# Text section

______

The home rental company, which was privately valued at $31 billion, is trying to go public after its business was crushed by the pandemic.
Airbnb said on Wednesday that it had confidentially filed to go public, taking a key step toward one of the largest public market debuts in a generation of “sharing economy” start-ups.
A public offering by the company, which lets people rent out their spare rooms or homes to travelers, would cap a volatile year in which its business was devastated by the spread of the coronavirus. Airbnb had been privately valued at $31 billion before this year, and the company must now convince investors that it can thrive and turn a profit in a new era of limited travel.
Airbnb’s offering would signal the end of an era for the first wave of highly valued start-up “unicorns,” many of which were founded in the recession of 2008 and then rode a wave of growth fueled by smartphones, gig work and copious amounts of venture capital. In recent years, many of Airbnb’s well-known “sharing economy” peers have gone public (Uber and Lyft), sold themselves (Postmates), or unraveled spectacularly (WeWork).
Its debut will most likely be helped by an ebullient stock market, which has remained robust despite the economic destruction caused by the pandemic. On Tuesday, the S&P 500 hit a new high as investors focused on signs that the worst might be over, and on Wednesday, Apple became the first U.S. company to hit a $2 trillion market value.
Airbnb’s initial public offering plan shows the resilience of the tech industry in the pandemic and an investor appetite for tech stocks, said Ted Smith, president of Union Square Advisors, a tech-focused financial advisory firm.
“There’s going to be some choppiness in the short term until we get through the pandemic,” he said. “But I think it mirrors the overall faith that the market seems to have in the long term.”

______

[Saved entries]
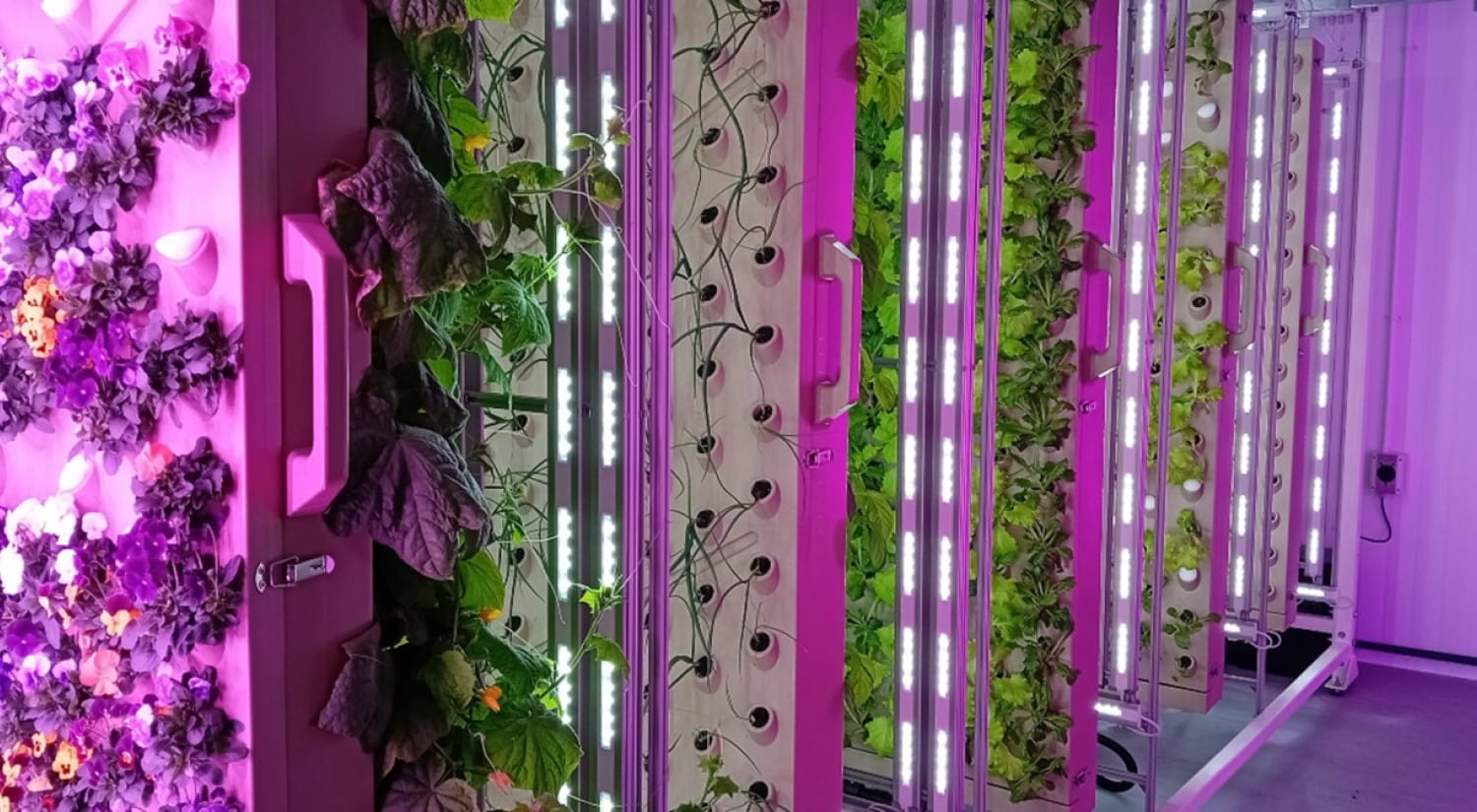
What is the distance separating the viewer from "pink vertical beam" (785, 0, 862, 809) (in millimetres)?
2180

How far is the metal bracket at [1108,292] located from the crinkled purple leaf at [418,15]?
2048 mm

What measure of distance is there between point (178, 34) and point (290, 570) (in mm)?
514

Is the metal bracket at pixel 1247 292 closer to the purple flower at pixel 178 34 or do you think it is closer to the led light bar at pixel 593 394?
the led light bar at pixel 593 394

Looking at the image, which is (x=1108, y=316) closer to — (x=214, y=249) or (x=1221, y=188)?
(x=1221, y=188)

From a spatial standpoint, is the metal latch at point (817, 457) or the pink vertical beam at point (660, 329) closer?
the pink vertical beam at point (660, 329)

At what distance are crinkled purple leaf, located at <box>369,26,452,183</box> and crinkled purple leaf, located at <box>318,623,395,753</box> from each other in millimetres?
522

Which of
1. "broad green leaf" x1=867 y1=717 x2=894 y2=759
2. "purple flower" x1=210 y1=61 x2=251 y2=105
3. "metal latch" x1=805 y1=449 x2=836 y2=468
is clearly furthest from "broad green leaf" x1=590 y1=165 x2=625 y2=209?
"broad green leaf" x1=867 y1=717 x2=894 y2=759

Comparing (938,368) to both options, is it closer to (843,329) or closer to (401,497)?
(843,329)

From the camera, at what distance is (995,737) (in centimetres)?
313

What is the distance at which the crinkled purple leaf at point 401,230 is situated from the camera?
1182 millimetres

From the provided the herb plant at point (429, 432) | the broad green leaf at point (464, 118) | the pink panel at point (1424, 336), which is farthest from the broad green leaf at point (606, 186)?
the pink panel at point (1424, 336)

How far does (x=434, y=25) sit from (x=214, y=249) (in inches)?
12.3

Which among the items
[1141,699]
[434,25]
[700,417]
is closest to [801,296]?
[700,417]

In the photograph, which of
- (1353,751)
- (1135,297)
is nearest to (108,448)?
(1135,297)
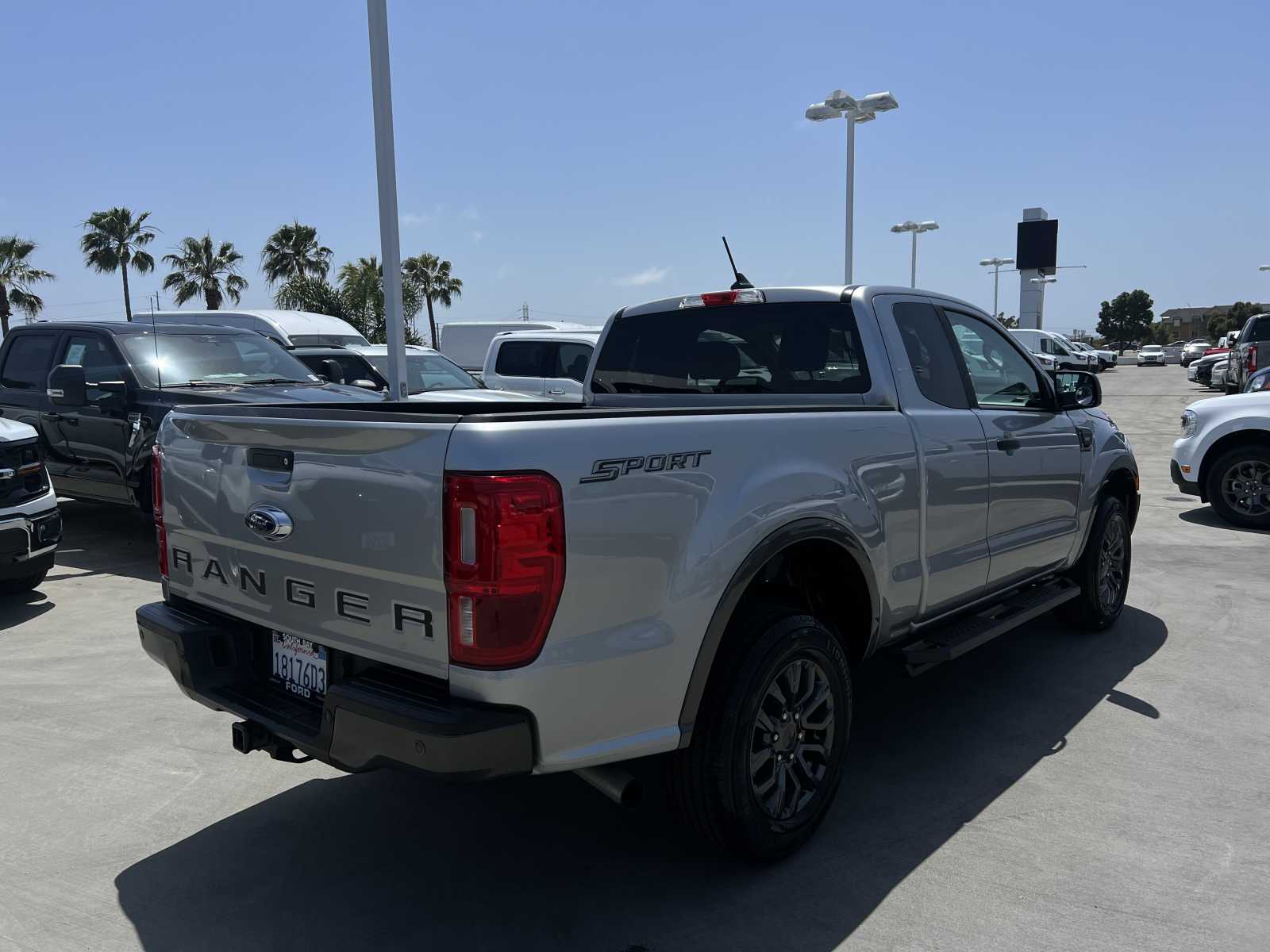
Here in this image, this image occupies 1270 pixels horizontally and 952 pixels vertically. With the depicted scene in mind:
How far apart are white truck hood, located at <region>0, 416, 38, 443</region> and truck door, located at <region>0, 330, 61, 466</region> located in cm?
184

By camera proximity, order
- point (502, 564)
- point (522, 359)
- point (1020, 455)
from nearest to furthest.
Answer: point (502, 564), point (1020, 455), point (522, 359)

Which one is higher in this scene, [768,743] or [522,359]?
[522,359]

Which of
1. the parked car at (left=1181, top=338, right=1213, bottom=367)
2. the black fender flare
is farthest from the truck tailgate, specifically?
the parked car at (left=1181, top=338, right=1213, bottom=367)

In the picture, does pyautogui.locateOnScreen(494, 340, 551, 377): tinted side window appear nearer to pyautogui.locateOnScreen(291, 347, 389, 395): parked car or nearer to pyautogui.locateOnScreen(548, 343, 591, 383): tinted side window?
pyautogui.locateOnScreen(548, 343, 591, 383): tinted side window

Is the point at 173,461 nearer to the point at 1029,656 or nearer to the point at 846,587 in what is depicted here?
the point at 846,587

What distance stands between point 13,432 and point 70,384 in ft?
3.00

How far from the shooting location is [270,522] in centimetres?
298

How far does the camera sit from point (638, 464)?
2.75 m

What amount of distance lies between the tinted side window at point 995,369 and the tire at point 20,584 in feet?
19.7

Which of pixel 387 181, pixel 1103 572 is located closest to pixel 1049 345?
pixel 387 181

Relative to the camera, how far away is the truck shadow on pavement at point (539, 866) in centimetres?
296

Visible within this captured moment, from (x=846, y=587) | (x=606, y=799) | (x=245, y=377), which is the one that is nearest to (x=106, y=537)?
(x=245, y=377)

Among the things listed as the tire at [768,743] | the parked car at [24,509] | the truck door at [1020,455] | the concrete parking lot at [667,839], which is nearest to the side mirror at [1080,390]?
the truck door at [1020,455]

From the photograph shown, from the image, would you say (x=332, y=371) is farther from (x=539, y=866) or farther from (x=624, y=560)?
(x=624, y=560)
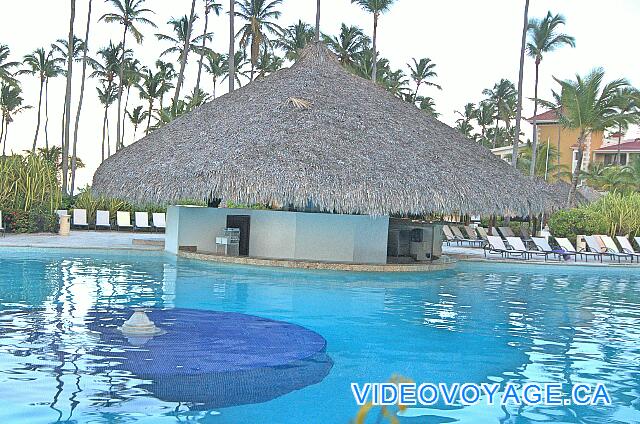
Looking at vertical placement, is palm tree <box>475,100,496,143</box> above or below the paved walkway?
above

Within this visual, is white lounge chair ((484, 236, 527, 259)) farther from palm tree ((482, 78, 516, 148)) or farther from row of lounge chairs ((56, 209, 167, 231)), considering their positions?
palm tree ((482, 78, 516, 148))

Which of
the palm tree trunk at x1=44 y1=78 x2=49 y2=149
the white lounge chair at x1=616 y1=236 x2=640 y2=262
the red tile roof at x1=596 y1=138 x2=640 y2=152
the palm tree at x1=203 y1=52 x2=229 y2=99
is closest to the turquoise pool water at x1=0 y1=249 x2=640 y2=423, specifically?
the white lounge chair at x1=616 y1=236 x2=640 y2=262

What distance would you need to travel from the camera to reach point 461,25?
2477cm

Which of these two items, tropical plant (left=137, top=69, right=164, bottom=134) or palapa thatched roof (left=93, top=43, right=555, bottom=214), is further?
tropical plant (left=137, top=69, right=164, bottom=134)

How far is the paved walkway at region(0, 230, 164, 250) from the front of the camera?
16.3 meters

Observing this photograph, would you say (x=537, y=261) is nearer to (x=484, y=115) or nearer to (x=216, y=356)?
(x=216, y=356)

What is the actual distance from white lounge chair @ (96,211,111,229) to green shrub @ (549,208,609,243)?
14485 mm

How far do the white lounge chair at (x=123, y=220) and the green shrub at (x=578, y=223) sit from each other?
1390cm

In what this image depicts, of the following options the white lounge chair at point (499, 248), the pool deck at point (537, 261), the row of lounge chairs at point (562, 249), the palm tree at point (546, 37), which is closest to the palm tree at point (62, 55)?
the palm tree at point (546, 37)

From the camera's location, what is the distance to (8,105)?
53688 mm

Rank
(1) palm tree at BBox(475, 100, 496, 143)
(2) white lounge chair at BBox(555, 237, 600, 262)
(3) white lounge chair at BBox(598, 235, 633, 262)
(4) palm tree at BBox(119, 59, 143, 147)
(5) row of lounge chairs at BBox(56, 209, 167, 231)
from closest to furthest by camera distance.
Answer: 1. (3) white lounge chair at BBox(598, 235, 633, 262)
2. (2) white lounge chair at BBox(555, 237, 600, 262)
3. (5) row of lounge chairs at BBox(56, 209, 167, 231)
4. (4) palm tree at BBox(119, 59, 143, 147)
5. (1) palm tree at BBox(475, 100, 496, 143)

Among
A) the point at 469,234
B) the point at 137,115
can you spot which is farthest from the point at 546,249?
the point at 137,115

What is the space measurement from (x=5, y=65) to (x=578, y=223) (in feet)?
143

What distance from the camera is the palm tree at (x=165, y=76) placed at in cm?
5209
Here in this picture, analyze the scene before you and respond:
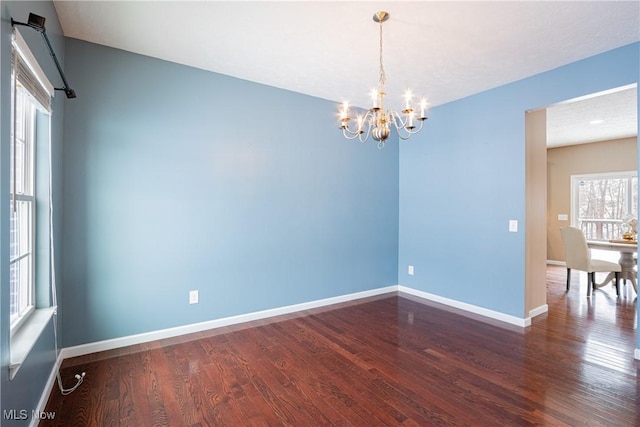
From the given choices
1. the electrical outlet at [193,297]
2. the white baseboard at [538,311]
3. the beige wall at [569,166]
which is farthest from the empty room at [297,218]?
the beige wall at [569,166]

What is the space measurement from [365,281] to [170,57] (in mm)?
3496

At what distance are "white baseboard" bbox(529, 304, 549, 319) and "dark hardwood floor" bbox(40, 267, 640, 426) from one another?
0.09m

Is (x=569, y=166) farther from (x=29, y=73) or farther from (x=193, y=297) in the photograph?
(x=29, y=73)

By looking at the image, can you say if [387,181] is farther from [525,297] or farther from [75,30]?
[75,30]

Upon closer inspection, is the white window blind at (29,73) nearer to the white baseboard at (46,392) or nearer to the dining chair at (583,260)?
the white baseboard at (46,392)

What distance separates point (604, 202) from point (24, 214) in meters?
8.93

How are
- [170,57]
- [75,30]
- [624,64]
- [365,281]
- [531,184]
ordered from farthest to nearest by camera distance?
[365,281] < [531,184] < [170,57] < [624,64] < [75,30]

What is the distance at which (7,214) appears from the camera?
1.41 meters

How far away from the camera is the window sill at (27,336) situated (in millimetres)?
1461

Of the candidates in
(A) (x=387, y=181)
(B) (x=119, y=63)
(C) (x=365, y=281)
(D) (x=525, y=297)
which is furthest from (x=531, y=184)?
(B) (x=119, y=63)

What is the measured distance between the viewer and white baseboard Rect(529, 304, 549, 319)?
3.55 meters

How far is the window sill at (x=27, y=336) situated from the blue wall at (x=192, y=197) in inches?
22.5

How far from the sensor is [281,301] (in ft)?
12.0

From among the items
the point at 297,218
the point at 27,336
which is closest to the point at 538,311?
the point at 297,218
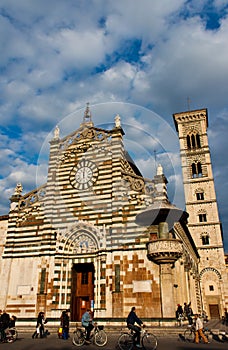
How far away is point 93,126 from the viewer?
78.0ft

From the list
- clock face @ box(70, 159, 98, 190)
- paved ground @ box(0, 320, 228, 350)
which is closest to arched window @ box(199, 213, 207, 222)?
clock face @ box(70, 159, 98, 190)

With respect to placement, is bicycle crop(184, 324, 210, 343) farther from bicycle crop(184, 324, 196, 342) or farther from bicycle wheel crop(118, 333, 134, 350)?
bicycle wheel crop(118, 333, 134, 350)

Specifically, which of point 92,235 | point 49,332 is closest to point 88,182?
point 92,235

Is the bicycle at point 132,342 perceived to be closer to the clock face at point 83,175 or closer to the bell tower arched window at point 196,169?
the clock face at point 83,175

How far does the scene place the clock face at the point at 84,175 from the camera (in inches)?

______

# Task requirements
Please reproduce the stretch from "Airbnb said on" through "of limited travel." in the Airbnb article, renaming "travelers" to "guests".

# Output of the task
Airbnb said on Wednesday that it had confidentially filed to go public, taking a key step toward one of the largest public market debuts in a generation of “sharing economy” start-ups.
A public offering by the company, which lets people rent out their spare rooms or homes to guests, would cap a volatile year in which its business was devastated by the spread of the coronavirus. Airbnb had been privately valued at $31 billion before this year, and the company must now convince investors that it can thrive and turn a profit in a new era of limited travel.